Texte fourni.
:::::

[Édito] Mali : le jour d’après
En deuil d’une élection qu’ils pensaient acquise et qu’ils estiment usurpée par Ibrahim Boubacar Keïta (IBK) à coups de fraudes et de bourrages d’urnes, Soumaïla Cissé et ses partisans n’ont ni le temps ni le goût de l’introspection.
-
François Soudan
Directeur de la rédaction de Jeune Afrique.
Publié le 26 août 2018 Lecture : 4 minutes.
On peut les comprendre : le moment est encore à la mobilisation de ce qui peut l’être, au fantasme d’un troisième tour dans les rues de Bamako et au remake, deux ans après, de la pièce gabonaise jouée par Jean Ping au lendemain de la victoire d’Ali Bongo Ondimba. L’amertume, comme la déception, n’est jamais propice à l’autocritique.
Certes, de ce que l’on croit savoir du déroulement du scrutin présidentiel des 29 juillet et 12 août, les accusations de grivèlerie électorale localisée ne sont pas tout à fait sans fondement. De part et d’autre, d’ailleurs, la seule différence résidant dans l’inégalité d’accès à la fraude entre le candidat du pouvoir et celui de l’opposition. La dose d’artifice a-t-elle cependant été suffisante pour qu’il faille remettre en cause le résultat du second tour et estimer que, sans elle, l’alternance l’aurait emporté ? Vraisemblablement pas.
Érigées a priori en juges de paix par toutes les parties, les missions d’observation de l’Union européenne (UE) et de l’Organisation internationale de la francophonie (OIF) ainsi que la représentation de l’ONU et les chancelleries installées à Bamako ne doutent pas de la validité de la réélection d’IBK, même si certains pensent qu’un écart d’une vingtaine de points entre les deux concurrents aurait été plus conforme à la réalité que les trente-quatre reconnus par la Cour constitutionnelle.
Dans un pays en pleine crise sécuritaire, où la citoyenneté est encore balbutiante et où l’équivalence entre bulletin de vote et billet de banque est toujours largement établie, on nous permettra de ne pas exiger une transparence à la norvégienne et de nous contenter de l’essentiel : Ibrahim Boubacar Keïta est bien celui qui a récolté le plus de voix au soir du 12 août 2018.
« Fake »
Serai-je critiqué par la frange radicale de l’opposition malienne pour avoir écrit cela ? C’est probable, et c’est son droit. Mais cela ne devrait pas pour autant lui éviter, à terme, de faire le compte de ses propres erreurs.
Ne pas avoir su mobiliser en amont une frange significative de la jeunesse pour qu’elle s’inscrive sur les listes électorales a été la plus fondamentale. En zone urbaine, les suffrages de ces primo-votants, très présents lors des meetings de Soumaïla Cissé, lui étaient pourtant largement acquis.

:::::

Consignes.
[1] D'après l'éditorial sur la présidentielle malienne, quel écart entre les deux candidats la Cour constitutionnelle a-t-elle reconnu ?
[2] Prolongez l'éditorial sur la présidentielle malienne à partir de sa dernière phrase.

Enregistrements de relations spatiales
:::::

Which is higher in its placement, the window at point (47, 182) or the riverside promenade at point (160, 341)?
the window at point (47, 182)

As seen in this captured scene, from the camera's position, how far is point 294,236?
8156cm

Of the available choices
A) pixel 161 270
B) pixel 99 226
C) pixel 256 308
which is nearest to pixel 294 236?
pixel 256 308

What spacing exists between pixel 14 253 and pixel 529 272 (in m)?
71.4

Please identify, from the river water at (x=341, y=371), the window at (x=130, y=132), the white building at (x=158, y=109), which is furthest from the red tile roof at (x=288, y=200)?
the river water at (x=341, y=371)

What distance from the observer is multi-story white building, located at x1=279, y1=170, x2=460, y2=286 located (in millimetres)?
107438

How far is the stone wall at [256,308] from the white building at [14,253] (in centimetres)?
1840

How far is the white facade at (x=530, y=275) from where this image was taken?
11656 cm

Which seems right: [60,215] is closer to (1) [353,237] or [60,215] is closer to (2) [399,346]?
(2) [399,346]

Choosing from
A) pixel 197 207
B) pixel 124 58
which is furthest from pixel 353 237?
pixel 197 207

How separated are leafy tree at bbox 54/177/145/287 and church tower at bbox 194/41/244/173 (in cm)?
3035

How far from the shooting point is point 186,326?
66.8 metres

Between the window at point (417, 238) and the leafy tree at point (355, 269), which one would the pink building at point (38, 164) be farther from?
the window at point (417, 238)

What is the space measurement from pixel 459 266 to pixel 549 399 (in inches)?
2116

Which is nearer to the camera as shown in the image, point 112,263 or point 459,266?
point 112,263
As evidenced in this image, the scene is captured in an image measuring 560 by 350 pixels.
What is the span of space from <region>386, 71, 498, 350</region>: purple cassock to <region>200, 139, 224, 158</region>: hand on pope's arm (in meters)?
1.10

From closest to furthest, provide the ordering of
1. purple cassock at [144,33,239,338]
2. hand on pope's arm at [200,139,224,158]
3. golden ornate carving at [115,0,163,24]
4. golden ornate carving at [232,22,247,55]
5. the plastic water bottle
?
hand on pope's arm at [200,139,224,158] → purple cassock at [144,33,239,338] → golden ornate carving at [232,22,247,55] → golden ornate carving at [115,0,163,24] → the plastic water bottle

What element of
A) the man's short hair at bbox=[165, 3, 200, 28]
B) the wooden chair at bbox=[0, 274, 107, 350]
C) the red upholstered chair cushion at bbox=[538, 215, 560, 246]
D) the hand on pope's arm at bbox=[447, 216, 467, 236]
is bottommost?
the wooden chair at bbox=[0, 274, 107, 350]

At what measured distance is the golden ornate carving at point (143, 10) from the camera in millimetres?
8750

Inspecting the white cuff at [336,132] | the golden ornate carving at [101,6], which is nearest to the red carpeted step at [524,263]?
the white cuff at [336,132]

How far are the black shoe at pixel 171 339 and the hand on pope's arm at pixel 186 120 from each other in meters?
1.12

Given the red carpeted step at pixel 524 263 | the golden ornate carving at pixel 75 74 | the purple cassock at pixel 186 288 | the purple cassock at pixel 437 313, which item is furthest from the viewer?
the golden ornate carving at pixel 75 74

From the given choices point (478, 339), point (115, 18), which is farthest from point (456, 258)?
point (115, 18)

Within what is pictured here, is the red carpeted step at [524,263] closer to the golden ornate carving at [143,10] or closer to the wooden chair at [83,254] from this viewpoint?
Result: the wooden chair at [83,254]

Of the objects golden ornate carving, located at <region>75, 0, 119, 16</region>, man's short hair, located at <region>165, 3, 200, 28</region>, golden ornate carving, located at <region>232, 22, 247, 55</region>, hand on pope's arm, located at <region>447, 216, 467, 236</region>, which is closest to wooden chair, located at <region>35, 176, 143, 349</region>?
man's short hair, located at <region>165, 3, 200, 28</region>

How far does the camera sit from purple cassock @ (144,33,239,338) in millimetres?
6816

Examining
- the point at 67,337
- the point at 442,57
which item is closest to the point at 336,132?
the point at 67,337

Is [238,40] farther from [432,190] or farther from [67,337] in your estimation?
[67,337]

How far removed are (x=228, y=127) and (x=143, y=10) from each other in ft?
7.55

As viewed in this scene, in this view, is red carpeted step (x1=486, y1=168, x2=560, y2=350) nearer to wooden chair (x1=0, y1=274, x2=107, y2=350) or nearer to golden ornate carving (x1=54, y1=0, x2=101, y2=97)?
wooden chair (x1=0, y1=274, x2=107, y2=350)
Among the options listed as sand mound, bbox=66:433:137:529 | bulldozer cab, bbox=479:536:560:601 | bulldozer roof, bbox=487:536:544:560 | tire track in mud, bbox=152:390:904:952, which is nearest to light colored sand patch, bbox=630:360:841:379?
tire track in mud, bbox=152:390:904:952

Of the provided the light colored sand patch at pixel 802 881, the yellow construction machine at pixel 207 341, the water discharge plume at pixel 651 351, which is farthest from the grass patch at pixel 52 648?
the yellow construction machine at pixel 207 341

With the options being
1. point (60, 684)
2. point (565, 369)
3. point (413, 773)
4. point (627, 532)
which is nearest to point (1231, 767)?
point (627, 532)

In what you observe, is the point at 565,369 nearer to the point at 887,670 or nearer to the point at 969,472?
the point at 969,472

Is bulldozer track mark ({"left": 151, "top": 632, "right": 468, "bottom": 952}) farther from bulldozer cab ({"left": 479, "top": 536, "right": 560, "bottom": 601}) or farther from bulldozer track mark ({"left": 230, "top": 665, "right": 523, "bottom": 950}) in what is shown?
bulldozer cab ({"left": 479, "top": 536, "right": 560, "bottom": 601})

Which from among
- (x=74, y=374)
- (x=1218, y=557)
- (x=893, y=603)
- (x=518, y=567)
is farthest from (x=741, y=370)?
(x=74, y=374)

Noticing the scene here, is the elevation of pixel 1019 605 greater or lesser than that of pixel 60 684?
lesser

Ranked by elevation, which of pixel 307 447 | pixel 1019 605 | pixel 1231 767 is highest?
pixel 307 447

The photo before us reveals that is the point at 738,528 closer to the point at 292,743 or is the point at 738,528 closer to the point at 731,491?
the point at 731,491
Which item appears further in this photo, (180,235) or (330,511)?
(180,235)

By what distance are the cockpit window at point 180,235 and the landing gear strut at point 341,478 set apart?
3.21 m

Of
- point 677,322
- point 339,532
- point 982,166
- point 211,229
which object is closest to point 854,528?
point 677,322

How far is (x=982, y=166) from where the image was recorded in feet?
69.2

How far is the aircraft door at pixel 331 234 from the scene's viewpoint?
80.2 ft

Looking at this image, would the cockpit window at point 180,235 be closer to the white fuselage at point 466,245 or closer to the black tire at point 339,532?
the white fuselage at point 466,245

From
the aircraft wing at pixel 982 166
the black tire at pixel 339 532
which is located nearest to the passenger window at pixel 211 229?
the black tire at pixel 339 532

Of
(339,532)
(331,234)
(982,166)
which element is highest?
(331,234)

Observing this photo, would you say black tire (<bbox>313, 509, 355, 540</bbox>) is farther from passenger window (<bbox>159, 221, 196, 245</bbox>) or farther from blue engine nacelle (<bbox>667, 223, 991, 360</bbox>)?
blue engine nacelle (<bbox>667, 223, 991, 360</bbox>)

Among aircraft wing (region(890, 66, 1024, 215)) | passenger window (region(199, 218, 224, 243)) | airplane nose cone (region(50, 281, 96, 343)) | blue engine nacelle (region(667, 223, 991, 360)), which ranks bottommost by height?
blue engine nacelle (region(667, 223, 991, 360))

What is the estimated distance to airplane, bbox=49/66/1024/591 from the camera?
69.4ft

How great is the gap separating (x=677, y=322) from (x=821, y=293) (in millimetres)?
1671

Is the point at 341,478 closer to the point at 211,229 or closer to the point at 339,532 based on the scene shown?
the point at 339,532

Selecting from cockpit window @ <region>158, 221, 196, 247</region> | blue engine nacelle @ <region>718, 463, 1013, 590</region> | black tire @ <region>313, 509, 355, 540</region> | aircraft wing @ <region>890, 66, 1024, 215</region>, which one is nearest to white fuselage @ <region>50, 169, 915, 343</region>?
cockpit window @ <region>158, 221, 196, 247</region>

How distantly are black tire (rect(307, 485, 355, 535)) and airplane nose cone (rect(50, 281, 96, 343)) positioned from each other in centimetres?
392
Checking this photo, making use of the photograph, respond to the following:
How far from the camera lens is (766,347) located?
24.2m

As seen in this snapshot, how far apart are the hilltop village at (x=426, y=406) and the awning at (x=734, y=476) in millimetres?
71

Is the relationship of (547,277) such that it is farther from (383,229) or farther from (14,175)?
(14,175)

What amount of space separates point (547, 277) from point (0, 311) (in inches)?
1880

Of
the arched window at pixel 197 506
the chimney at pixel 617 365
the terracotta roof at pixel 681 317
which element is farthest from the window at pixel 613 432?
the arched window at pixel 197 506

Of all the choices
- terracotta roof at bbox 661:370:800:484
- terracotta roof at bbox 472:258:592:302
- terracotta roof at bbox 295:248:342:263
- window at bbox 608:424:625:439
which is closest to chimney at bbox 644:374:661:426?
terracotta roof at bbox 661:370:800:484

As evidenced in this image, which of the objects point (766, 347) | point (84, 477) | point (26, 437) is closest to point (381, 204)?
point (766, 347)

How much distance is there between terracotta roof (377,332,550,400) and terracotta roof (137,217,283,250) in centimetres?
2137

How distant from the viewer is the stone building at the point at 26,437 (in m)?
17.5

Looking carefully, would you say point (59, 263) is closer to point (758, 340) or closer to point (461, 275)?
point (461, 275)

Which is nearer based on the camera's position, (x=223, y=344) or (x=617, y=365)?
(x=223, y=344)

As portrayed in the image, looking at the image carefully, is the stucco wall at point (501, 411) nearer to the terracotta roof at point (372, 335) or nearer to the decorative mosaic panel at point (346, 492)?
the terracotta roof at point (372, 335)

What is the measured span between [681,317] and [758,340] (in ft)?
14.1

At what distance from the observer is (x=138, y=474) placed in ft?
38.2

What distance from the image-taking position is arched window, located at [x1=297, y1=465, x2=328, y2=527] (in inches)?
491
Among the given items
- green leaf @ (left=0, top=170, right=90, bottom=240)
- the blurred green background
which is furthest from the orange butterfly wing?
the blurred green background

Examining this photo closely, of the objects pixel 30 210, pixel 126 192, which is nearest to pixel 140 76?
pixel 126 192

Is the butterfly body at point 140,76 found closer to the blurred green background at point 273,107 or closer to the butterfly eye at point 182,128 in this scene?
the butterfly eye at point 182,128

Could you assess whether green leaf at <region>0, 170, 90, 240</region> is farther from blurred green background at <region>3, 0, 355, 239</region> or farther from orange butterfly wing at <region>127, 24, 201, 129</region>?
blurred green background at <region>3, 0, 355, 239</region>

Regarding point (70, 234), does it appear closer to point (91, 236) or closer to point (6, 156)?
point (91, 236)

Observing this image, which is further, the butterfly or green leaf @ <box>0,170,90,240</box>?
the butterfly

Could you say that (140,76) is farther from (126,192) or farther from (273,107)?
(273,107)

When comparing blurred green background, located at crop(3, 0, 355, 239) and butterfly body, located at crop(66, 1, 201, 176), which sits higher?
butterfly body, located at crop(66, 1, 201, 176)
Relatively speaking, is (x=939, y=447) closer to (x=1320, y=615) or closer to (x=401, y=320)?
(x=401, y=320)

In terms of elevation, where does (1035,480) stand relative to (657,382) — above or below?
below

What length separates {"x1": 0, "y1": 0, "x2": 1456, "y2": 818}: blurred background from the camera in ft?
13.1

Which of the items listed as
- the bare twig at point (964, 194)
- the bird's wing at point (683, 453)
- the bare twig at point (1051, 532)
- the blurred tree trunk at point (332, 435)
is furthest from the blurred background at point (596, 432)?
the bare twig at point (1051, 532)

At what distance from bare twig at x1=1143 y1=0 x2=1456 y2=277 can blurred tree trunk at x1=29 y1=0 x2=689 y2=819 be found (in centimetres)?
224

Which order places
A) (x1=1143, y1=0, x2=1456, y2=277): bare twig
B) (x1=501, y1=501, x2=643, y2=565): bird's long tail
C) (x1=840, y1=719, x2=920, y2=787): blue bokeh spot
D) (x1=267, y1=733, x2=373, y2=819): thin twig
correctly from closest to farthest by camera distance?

:::::

Réponses fournies.
[1] Un écart de trente-quatre points.

[2]
C’était aller trop vite en besogne, sous-estimer le poids de l’électorat traditionnel du président candidat
Autre handicap pour « Soumi » : ne pas avoir réellement cherché à rallier entre les deux tours les candidats arrivés en troisième et quatrième positions, soit plus de 15 % des voix. Cissé, qui voulait garder les mains libres, n’entendait pas gager les postes gouvernementaux, encore moins promettre qu’il ne ferait qu’un seul mandat pour se mettre à égalité avec IBK – dont le départ est acté pour 2023. Posture louable sans doute, mais préjudiciable en termes de désistements.
Erreur d’appréciation également que celle d’avoir pensé que l’élection d’IBK en 2013 ne reposait que sur trois piliers : le soutien de la junte militaire sortante, celui des grands leaders religieux et celui des pays étrangers – en particulier la France de François Hollande. Les militaires étant hors jeu, les chefs religieux ayant tourné casaque et François Hollande désormais démissionnaire, un IBK affaibli et discrédité ne pouvait que tomber comme une mangue mûre.
C’était aller trop vite en besogne, sous-estimer le poids de l’électorat traditionnel du président candidat, tout comme l’indéniable apport du Premier ministre, Soumeylou Boubèye Maïga, pour ce qui est de la crédibilité, et se laisser inutilement griser par le microcosme bamakois.
Quant à la France… Nous avions écrit ici même il y a quelques mois que, à la différence du Quai d’Orsay et du ministère de la Défense, où l’« IBK bashing » était monnaie courante, Emmanuel Macron se montrait compréhensif à l’égard d’un homme qui avait su trouver les mots pour le séduire.
Pourtant, la célérité avec laquelle l’Élysée a confirmé, dès le 16 août et via un communiqué, le coup de téléphone de félicitations de Macron à IBK, révélé par jeuneafrique.com, a totalement pris de court l’entourage de l’ancien ministre des Finances. Au point que ce dernier a, un moment, cru à un « fake ».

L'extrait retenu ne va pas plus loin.